Yes, getting developers to appreciate how well-structured and relevant logging reduces time-to-resolve and other metrics, which can only benefit your end users.
If you estimate how much time your support engineers spend on chasing down issues by analysing poorly-structured logs, you might be able to build a business case for getting improvements to the logging done by your developers.
Hello @ITWhisperer
Thank you again. So, you are saying.
\[(?<field1>[^\]]+)\]\s+(?<field2>\S+)\s+(?<field3>\S+)\s+(?<field4>\S+)\s+(?<field5>\S+)\s+(?<field6>\S+)\s+(?<field7>\S+)\s+(?<field8>\S+)\s+(?<field9>\S+)((\s+IPaddr:(?<IPaddr>\S+))?\s+(?<field11>userAgent:\"[^\"]+\")\s+(?<field12>\S+)\s+(?<field13>\S+)\s+(?<field14>\S+)(\s+(?<field15>\S+))?)?
will cover both of the following events as those 2 events are within the same file.

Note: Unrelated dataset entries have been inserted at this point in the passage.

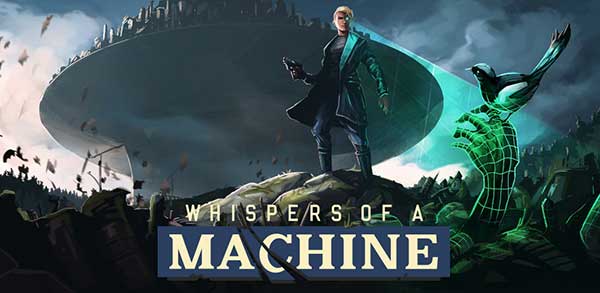 Whispers of a Machine 1.0.0 b29 Apk + Data (Paid) for Android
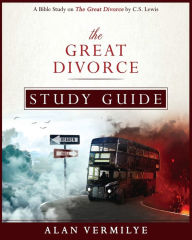 Title: The Great Divorce Study Guide: A Bible Study on The Great Divorce by C.S. Lewis, Author: Emily Yacina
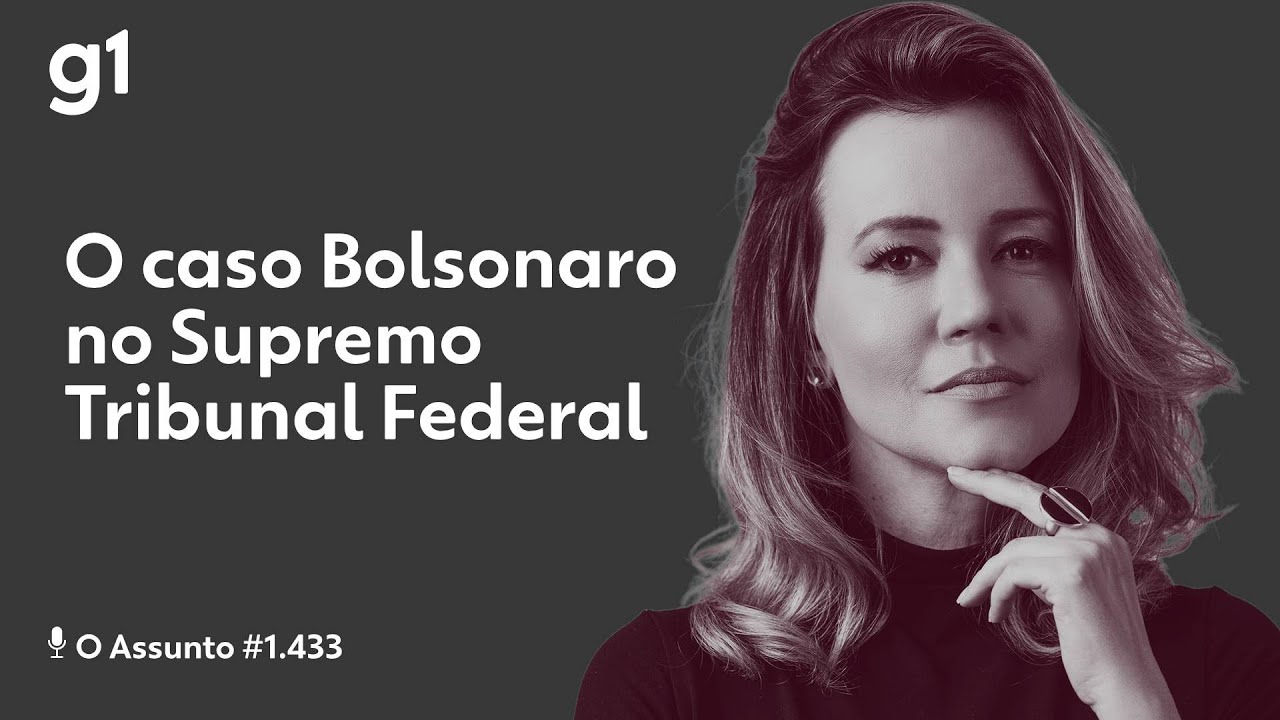 O caso Bolsonaro no Supremo Tribunal Federal | O ASSUNTO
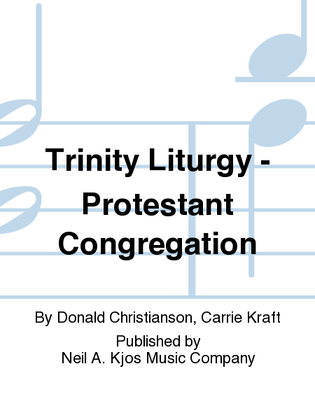 Trinity Liturgy - Protestant Congregation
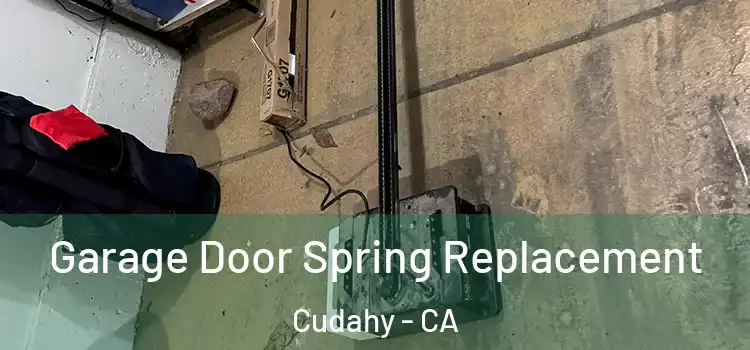  Garage Door Spring Replacement Cudahy - CA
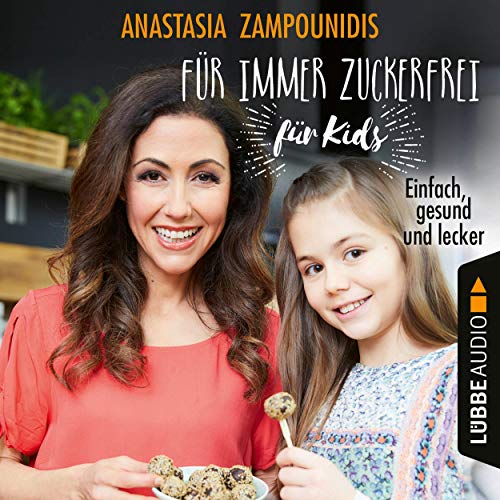 Für immer zuckerfrei - für Kids Titelbild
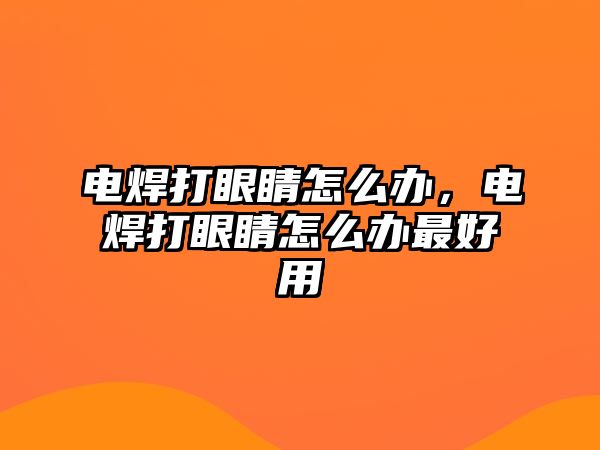 電焊打眼睛怎么辦，電焊打眼睛怎么辦最好用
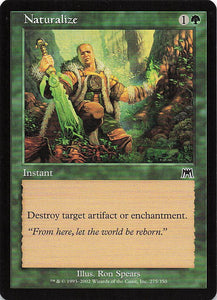 Magic The Gathering: Onslaught EN: #275 Naturalize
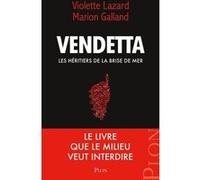 Vendetta - Les héritiers de la brise de mer Violette Lazard (Auteur), Marion Galland (Auteur)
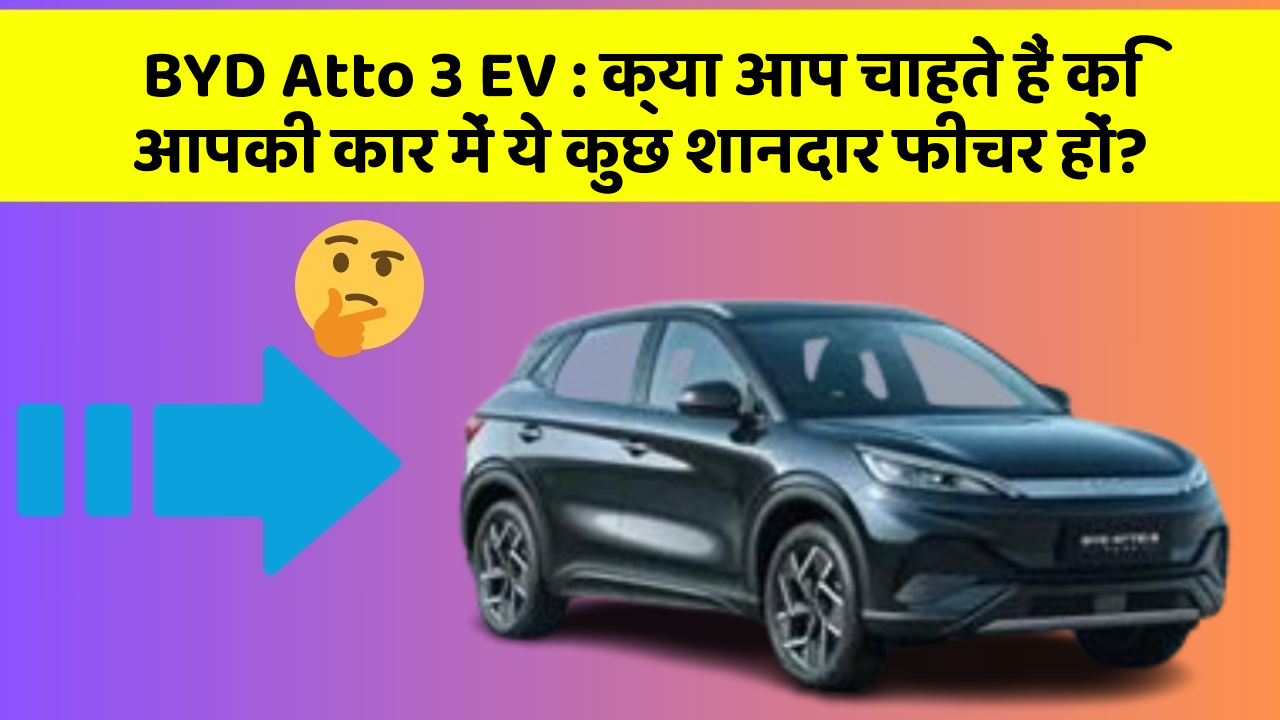 BYD Atto 3 EV: क्या आप चाहते हैं कि आपकी कार में ये कुछ शानदार फीचर हों?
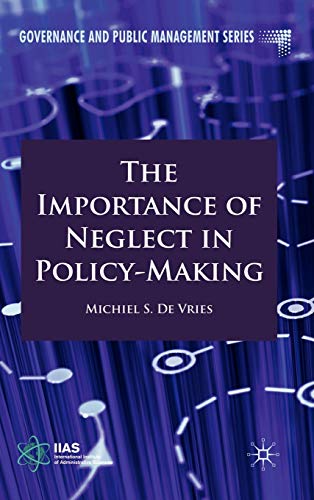 The Importance of Neglect in Policy-Making (Governance and Public Management)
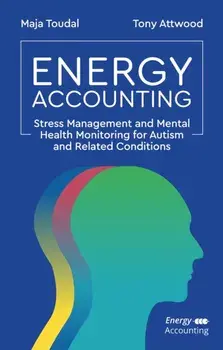 Energy Accounting. Stress Management and Mental Health Monitoring for Autism and Related Conditions, Paperback/Dr Anthony Attwood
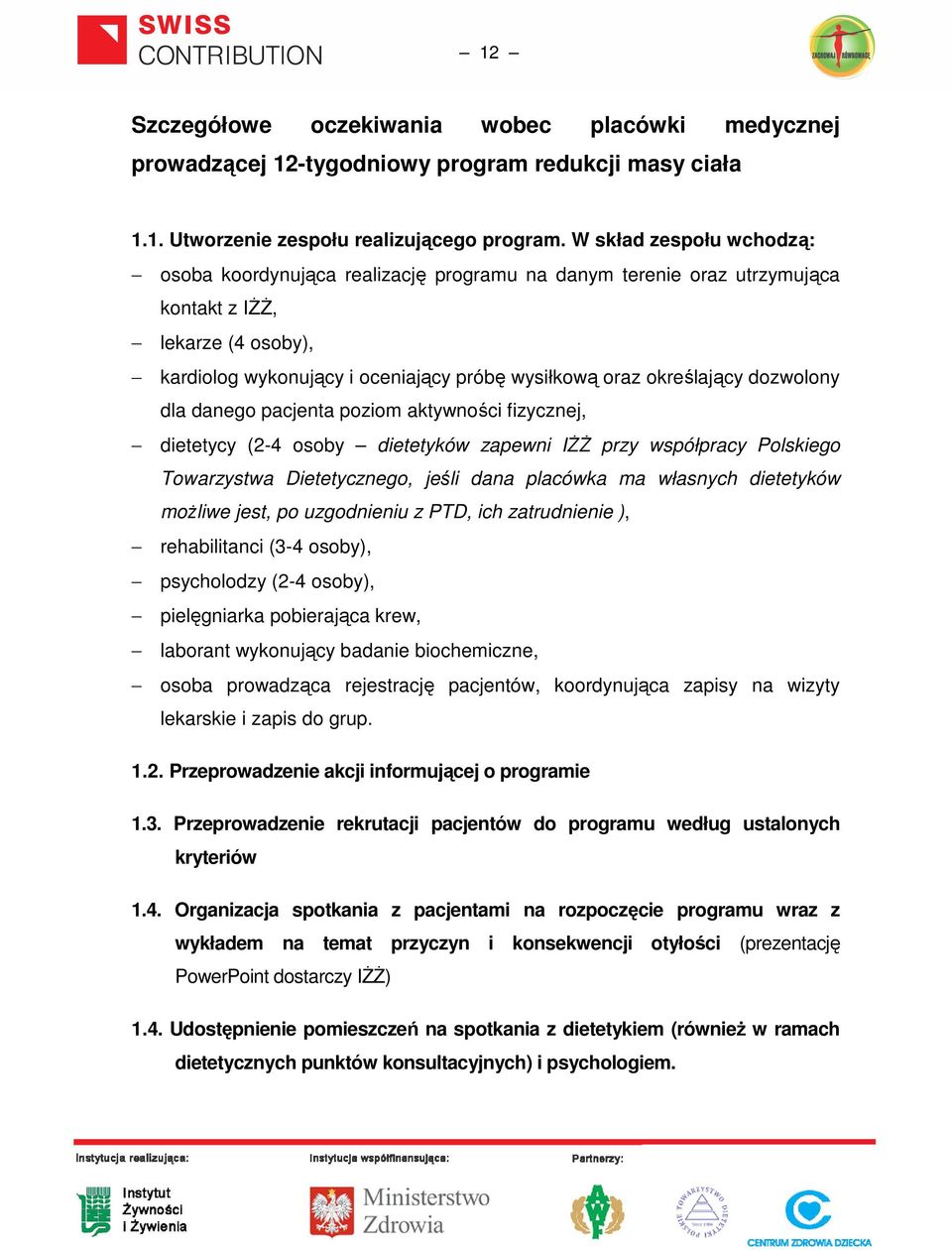 dozwolony dla danego pacjenta poziom aktywności fizycznej, dietetycy (2-4 osoby dietetyków zapewni IŻŻ przy współpracy Polskiego Towarzystwa Dietetycznego, jeśli dana placówka ma własnych dietetyków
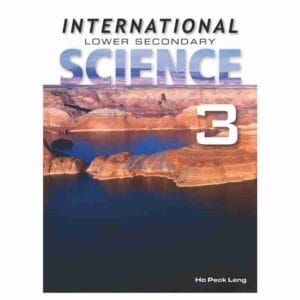 International Lower Secondary Science Book 3Publisher: Marshall Cavendish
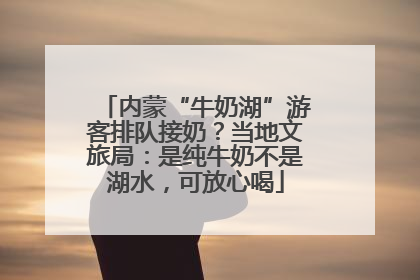内蒙“牛奶湖”游客排队接奶？当地文旅局：是纯牛奶不是湖水，可放心喝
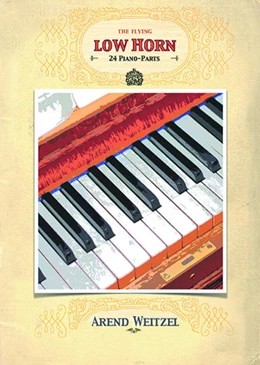 Abbildung von Weitzel | The flying low Horn - 24 Piano Parts | 1. Auflage | 2022 | beck-shop.de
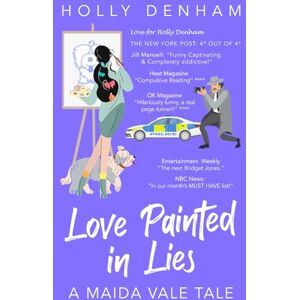 Denham, Holly Love Painted in Lies: A Maida Vale Tale: Hilarious British Romantic Comedy Denham, Holly Love Painted in Lies: A Maida Vale Tale: Hilarious British Romantic Comedy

[2023-04-25 07:46:09,358] INFO signin 0904c268c6b7e9d58 jw095lb signOut SUCCESS user:090wjlb monitorId:59c9098c6b7e9d5io
[2023-04-25 07:46:47,077] INFO signin ee2bop9853a5623c 65co9b signIn SUCCESS user:6op0bb monitorId:ee2klo853a562op IPaddr:10.54.190.56 userAgent:"Mozilla/5.0 (Windows NT 10.0; Win64; x64) AppleWebKit/537.36 (KHTML, like Gecko) Chrome/111.0.0.0 Safari/537.36 Edg/111.0.1661.41" userDescription:"6op0bb" sessionType:STANDARD browser:Chrome(111) os:windows
Yes - after field9 match there is an "extra" group (group 10) which covers the rest of the match groups and is optional.
Just to add one more thing, all of the sample events I provided are within the same files.